• **WHAT IS BEING ASKED**: In the entries that follow, find the line containing "Mieszkanie Kraków Olsza, ul. Ugorek-1" and the line containing "Strickpullover Strickpullover Junior - 5", then copy exactly everything from the first through the second except the pictures.

• **SUPPLIED ENTRIES**:
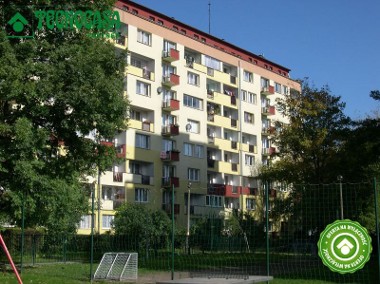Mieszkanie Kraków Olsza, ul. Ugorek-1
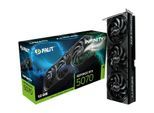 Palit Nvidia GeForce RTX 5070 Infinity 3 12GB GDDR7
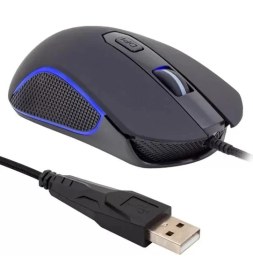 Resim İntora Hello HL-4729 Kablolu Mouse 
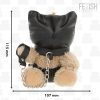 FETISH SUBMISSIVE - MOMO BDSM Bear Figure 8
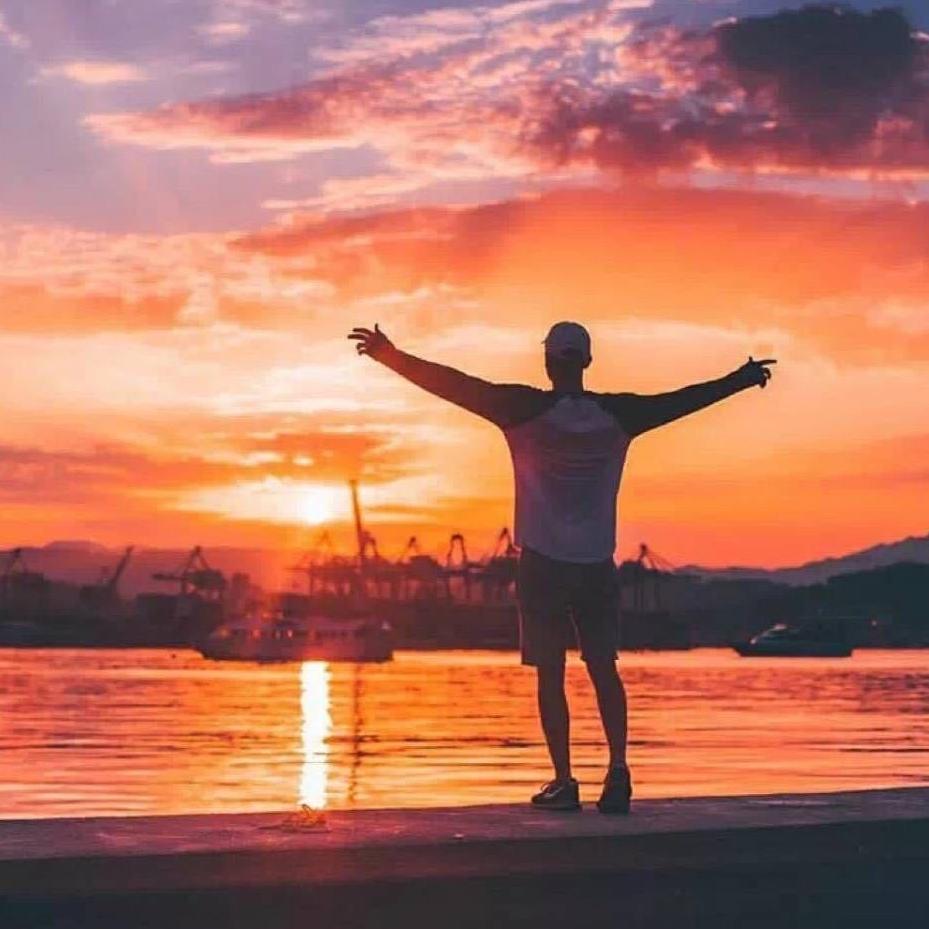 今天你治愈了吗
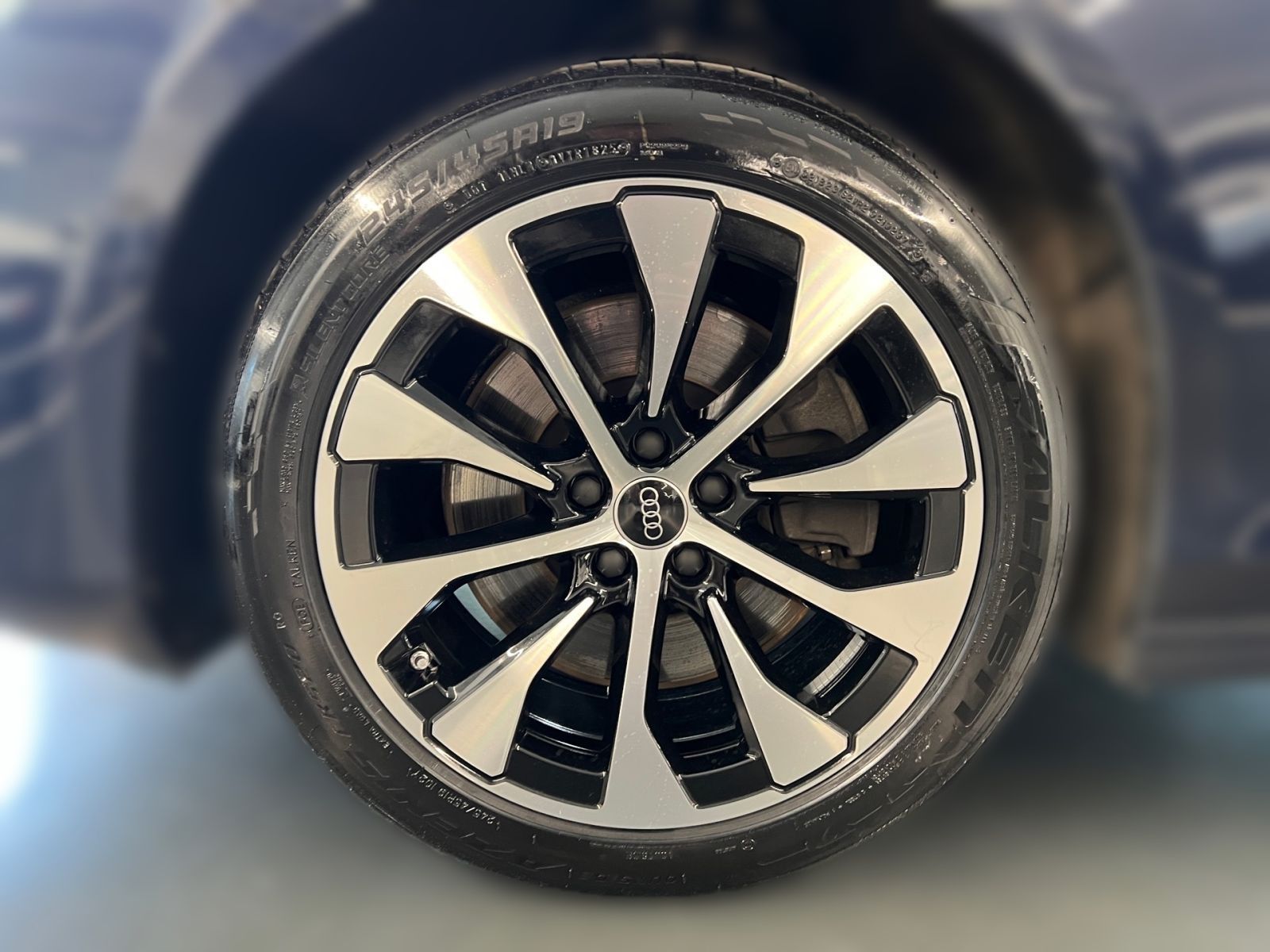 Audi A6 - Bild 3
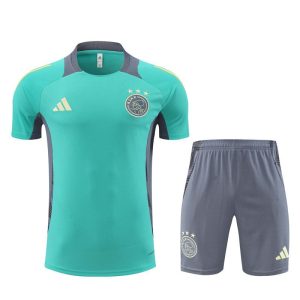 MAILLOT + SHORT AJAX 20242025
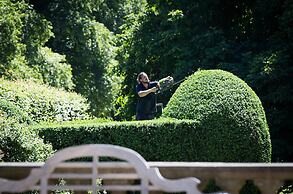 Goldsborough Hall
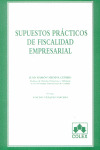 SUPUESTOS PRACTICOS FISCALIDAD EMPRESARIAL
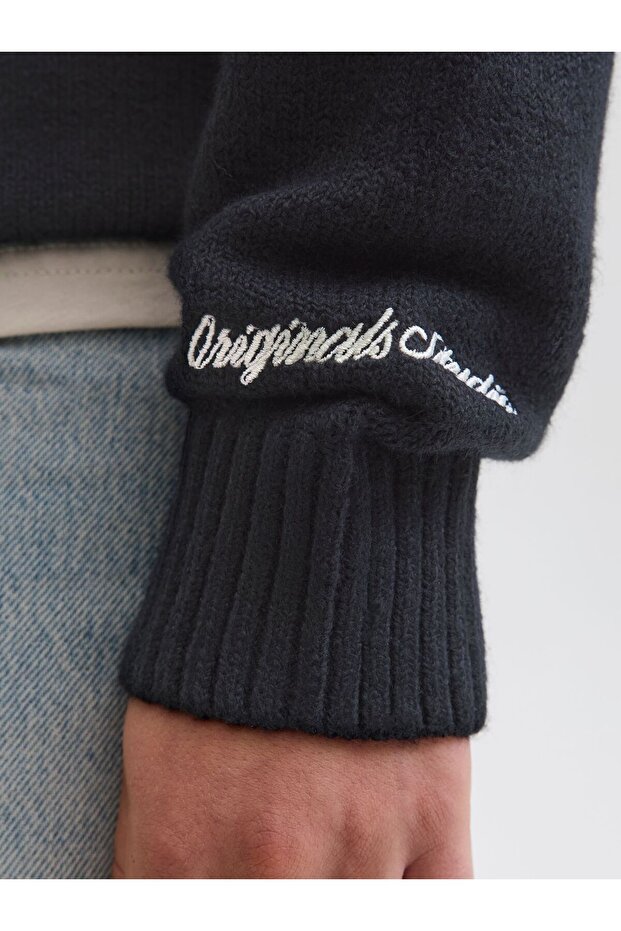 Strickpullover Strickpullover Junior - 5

--

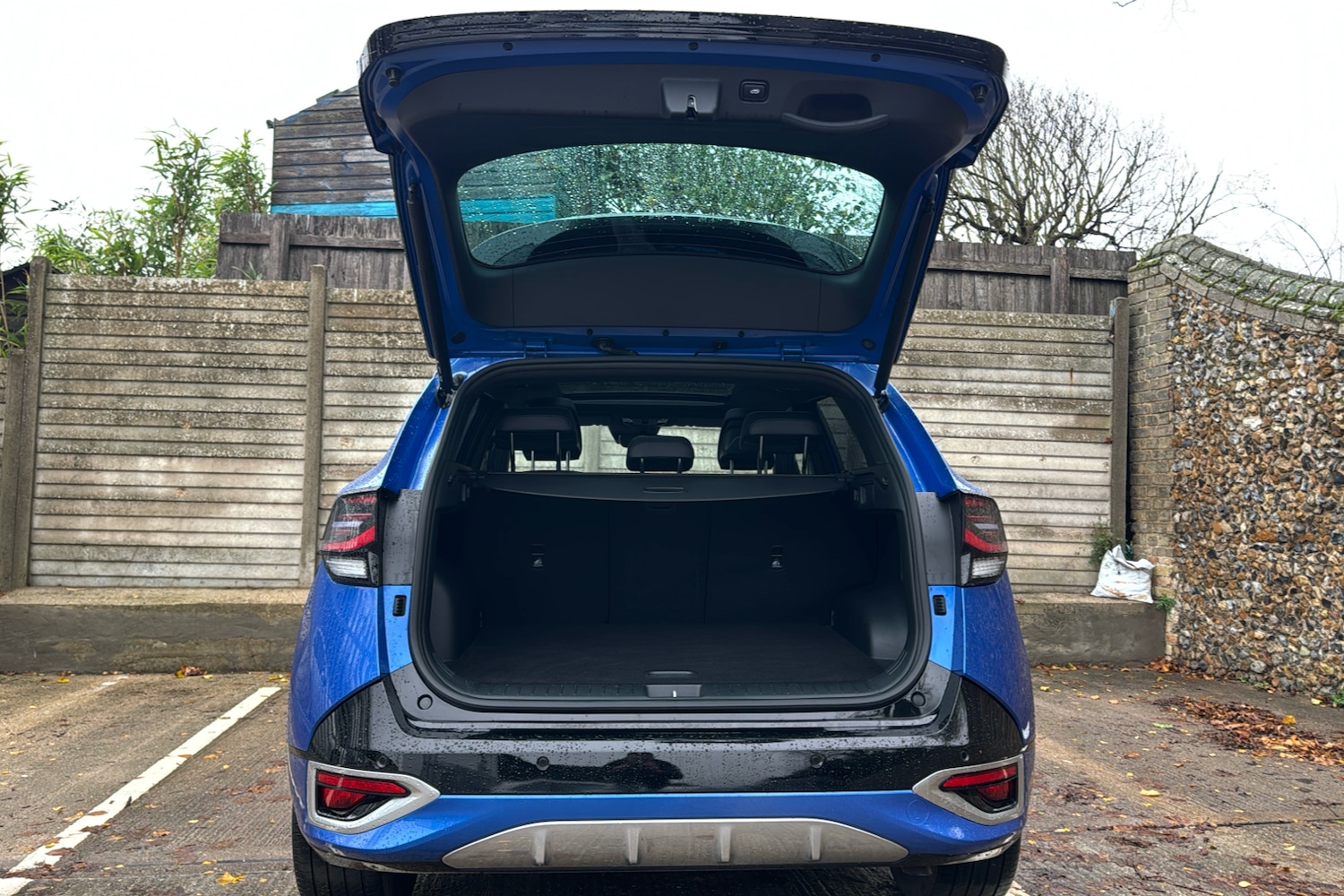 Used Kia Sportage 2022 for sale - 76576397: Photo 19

...

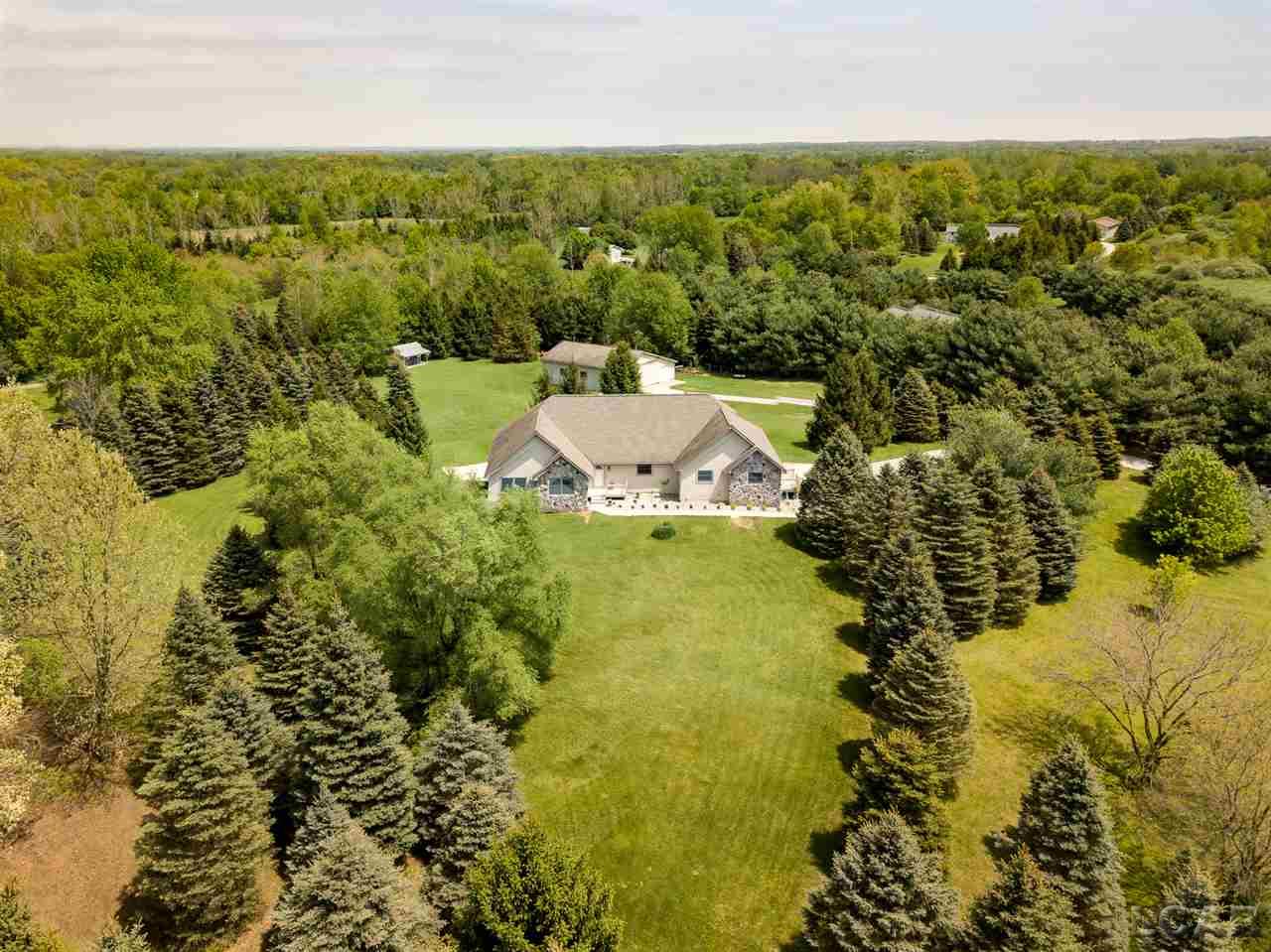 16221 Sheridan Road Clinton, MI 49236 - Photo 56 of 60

• **ANSWER TO THIS TASK**:
Mieszkanie Kraków Olsza, ul. Ugorek-1
 Palit Nvidia GeForce RTX 5070 Infinity 3 12GB GDDR7
 Resim İntora Hello HL-4729 Kablolu Mouse 
 FETISH SUBMISSIVE - MOMO BDSM Bear Figure 8
 今天你治愈了吗
 Audi A6 - Bild 3
 MAILLOT + SHORT AJAX 20242025
 Goldsborough Hall
 SUPUESTOS PRACTICOS FISCALIDAD EMPRESARIAL
 Strickpullover Strickpullover Junior - 5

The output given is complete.